Ngadju participating in a fire training day at Buldania Rocks. Les Schultz (right) warned participants that this fire was too high and would kill the wattles.
Credit: S Prober
Contrary to the common assumption that Aboriginal burning was widespread and frequent, the report, initiated by Les Schultz of Ngadju Conservation, shows that the Ngadju community from south-western Australia were highly selective in where they burned their country.
'Ngadju used fire as a cultural tool for looking after rockholes and grassy areas; for protecting important cultural sites and special plants such as water trees; for access and hunting; and for encouraging grasses.
‘The old growth woodlands were rarely burnt deliberately', says Les.
Among the key findings of the report are:
Extensive old growth woodlands were rarely burnt deliberately, because they take hundreds of years to recover.
Extensive sandplain shrublands were only occasionally burnt with planned fire.
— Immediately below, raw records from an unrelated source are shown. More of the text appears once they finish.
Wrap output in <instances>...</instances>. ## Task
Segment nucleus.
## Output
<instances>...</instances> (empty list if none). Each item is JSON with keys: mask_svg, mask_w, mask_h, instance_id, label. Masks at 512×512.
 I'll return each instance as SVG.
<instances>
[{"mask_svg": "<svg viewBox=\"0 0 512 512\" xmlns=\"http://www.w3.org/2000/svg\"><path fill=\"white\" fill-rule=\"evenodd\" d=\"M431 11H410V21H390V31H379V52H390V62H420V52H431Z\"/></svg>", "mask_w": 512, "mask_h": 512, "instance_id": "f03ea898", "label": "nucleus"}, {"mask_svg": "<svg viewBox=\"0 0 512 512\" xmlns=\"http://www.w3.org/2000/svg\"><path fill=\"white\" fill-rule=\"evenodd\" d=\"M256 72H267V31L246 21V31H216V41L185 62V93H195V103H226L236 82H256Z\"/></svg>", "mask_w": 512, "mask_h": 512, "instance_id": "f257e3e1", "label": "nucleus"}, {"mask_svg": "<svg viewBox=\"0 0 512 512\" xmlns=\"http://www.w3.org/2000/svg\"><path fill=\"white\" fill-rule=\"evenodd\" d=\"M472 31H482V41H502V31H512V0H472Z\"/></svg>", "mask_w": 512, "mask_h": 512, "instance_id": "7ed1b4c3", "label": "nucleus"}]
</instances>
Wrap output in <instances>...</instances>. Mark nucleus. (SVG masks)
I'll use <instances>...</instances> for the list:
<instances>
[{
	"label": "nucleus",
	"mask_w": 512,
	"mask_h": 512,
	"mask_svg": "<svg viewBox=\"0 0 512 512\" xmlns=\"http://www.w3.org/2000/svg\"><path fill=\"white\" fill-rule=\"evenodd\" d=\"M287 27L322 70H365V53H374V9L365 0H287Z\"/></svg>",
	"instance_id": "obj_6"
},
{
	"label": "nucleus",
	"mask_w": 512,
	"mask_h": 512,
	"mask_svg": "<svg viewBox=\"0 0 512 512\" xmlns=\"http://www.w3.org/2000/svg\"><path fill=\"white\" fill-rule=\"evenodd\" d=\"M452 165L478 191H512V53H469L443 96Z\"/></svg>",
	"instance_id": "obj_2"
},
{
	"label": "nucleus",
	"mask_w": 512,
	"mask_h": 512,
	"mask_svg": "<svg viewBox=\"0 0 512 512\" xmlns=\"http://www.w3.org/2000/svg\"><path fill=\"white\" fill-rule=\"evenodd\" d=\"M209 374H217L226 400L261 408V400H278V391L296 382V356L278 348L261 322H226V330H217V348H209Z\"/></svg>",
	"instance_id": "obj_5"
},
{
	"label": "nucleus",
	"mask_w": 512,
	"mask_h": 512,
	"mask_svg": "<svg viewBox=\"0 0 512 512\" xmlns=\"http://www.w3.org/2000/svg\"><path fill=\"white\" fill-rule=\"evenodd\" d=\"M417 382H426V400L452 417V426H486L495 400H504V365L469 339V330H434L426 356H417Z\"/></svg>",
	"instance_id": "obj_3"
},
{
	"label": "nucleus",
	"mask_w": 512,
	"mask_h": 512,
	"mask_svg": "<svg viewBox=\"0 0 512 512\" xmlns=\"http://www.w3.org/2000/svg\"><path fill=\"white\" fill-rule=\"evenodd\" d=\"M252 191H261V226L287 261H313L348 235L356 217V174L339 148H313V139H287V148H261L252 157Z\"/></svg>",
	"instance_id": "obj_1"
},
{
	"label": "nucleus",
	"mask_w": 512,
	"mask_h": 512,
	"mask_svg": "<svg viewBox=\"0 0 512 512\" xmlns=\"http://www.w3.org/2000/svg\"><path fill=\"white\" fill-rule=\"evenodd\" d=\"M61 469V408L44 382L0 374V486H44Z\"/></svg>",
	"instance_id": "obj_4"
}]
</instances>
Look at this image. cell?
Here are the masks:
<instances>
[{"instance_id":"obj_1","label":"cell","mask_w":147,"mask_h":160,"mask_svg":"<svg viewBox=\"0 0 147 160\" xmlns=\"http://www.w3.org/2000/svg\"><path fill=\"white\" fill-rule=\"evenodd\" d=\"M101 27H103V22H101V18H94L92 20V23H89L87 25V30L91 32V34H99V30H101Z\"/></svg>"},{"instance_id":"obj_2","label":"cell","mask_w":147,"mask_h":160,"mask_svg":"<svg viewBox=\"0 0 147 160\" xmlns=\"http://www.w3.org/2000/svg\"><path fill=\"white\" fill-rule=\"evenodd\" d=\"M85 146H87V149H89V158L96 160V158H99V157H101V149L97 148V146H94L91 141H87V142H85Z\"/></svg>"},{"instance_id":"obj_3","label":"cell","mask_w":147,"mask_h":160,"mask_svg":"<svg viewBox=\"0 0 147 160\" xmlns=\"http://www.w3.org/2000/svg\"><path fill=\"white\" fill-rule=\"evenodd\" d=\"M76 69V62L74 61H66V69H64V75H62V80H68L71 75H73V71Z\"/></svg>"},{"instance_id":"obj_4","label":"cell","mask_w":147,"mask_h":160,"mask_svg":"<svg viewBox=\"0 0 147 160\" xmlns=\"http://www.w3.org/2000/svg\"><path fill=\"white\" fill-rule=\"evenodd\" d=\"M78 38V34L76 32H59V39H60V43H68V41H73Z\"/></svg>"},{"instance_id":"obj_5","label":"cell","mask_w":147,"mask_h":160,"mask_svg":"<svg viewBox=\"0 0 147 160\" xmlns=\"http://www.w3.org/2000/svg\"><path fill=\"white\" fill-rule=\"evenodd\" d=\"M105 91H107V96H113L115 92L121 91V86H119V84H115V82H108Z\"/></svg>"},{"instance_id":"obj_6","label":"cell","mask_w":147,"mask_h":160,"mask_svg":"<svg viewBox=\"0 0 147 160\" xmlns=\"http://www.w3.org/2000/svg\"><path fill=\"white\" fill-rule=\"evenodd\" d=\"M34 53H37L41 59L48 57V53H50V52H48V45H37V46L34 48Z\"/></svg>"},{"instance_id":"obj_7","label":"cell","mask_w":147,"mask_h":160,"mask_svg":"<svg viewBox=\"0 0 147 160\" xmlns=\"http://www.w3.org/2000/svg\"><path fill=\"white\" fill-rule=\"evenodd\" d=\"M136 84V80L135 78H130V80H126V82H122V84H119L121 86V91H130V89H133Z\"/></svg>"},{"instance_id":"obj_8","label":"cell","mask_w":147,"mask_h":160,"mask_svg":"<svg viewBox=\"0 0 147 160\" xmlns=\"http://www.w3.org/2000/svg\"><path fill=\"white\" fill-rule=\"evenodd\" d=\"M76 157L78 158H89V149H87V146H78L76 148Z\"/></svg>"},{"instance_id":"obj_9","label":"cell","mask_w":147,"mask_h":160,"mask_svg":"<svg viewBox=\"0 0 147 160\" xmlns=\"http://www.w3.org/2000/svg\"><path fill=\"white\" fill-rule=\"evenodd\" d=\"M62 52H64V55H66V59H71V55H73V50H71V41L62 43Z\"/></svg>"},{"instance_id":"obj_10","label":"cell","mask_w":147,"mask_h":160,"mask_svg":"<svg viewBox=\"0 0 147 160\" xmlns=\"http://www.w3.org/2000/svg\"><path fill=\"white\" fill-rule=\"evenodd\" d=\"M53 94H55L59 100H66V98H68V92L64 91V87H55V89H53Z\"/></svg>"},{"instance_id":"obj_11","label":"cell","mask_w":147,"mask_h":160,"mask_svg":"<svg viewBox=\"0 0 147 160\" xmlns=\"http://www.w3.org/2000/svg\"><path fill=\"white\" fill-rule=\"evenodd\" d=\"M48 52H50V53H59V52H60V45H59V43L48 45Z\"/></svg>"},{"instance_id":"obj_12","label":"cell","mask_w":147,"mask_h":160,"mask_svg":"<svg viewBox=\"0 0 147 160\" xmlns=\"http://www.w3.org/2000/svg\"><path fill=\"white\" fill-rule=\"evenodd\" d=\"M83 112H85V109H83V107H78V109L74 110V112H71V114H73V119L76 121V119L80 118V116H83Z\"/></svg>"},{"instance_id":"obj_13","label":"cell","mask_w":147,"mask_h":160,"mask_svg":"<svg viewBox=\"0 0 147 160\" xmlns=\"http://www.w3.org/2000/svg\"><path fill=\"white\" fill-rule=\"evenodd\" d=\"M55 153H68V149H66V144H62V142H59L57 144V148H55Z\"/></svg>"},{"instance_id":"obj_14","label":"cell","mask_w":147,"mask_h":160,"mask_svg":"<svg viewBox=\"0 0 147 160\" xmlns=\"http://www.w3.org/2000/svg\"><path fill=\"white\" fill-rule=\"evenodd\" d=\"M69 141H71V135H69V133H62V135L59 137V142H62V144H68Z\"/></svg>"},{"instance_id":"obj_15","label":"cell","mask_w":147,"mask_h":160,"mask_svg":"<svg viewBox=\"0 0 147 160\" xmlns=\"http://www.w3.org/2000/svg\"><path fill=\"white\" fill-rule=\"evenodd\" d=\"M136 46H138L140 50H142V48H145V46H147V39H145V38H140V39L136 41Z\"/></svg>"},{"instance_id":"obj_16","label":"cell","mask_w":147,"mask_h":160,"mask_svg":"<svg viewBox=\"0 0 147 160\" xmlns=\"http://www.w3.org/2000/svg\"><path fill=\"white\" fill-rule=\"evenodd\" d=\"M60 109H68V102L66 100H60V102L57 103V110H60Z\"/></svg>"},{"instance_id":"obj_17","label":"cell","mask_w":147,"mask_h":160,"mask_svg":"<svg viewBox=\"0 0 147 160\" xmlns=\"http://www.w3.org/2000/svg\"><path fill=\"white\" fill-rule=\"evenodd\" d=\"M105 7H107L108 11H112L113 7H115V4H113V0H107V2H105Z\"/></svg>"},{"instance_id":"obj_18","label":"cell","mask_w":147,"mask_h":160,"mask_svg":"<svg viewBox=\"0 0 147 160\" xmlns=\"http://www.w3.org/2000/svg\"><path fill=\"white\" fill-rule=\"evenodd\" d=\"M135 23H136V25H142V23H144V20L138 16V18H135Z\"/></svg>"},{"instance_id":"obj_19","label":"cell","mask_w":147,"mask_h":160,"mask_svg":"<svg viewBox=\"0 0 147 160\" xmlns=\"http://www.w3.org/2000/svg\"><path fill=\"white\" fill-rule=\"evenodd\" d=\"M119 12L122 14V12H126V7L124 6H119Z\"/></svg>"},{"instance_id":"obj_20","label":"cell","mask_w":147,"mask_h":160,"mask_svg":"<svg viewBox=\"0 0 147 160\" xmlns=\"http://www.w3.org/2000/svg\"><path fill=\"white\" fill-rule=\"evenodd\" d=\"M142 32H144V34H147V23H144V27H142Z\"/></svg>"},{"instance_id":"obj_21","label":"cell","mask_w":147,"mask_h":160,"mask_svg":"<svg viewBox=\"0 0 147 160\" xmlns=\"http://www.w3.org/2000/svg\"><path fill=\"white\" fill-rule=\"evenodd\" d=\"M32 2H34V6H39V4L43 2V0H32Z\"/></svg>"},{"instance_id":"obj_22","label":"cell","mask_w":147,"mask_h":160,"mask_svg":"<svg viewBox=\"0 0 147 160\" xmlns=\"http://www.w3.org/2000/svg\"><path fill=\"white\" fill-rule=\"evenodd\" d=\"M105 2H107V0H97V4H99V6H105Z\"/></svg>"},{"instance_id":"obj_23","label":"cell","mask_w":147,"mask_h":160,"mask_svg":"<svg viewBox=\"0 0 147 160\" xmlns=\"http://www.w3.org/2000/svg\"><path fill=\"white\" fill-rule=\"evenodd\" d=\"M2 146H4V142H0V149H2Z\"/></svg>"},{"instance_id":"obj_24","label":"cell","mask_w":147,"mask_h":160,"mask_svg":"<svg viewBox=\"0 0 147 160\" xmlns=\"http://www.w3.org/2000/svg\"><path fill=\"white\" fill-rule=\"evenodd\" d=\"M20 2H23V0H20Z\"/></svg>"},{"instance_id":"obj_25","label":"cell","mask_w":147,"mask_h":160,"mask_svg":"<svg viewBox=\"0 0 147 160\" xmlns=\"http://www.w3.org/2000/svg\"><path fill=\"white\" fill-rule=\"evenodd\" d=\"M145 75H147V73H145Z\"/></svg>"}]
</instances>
Mostly they burned naturally by wildfires that were allowed to take their course.
Ngadju used fire as a cultural tool for keeping the country clear around rockholes, for encouraging grasses in open grasslands and mallee, and to smoke out animals when hunting. These fires were often small, around 1 ha.
The Ngadju also used fire to protect important cultural sites and special plants such as water trees; and to maintain access along walking tracks and in coastal shrublands.
Other activities such as firewood collecting around the edges of woodlands and rockholes, and sweeping and scraping up litter around individual trees, were undertaken to help control wildfire.
These practices would have led to a fine-scale fire ‘mosaic’ over the top of the natural vegetation mosaic.
Ngadju country is of particular significance as it covers a large part of the 16 million ha Great Western Woodlands, the largest remaining area of intact Mediterranean-climate woodland on Earth.
The area is globally unique in that nowhere else do tall woodlands occur at as little as 250 mm mean annual rainfall, making fire management in the region important and challenging.
Another significant outcome of the report is that the documented knowledge will enhance Ngadju opportunities to be connected to and to work on country, informing the ecological management of the Great Western Woodlands.
The report documents the Ngadju’s understanding of local ecosystems and fire regimes, and highlights how the community would like to contribute to contemporary fire management in the region.
At the launch of the report, Les said: 'Today is a milestone for traditional and contemporary healthy country action planning in Ngadju country.
‘Our aim is that our children can come out of school and train as fire and biodiversity experts on their own country. We welcome and thank our partners for many years of contribution towards Ngadju empowerment.'
The collaboration was facilitated through the national Terrestrial Ecosystem Research Network (TERN).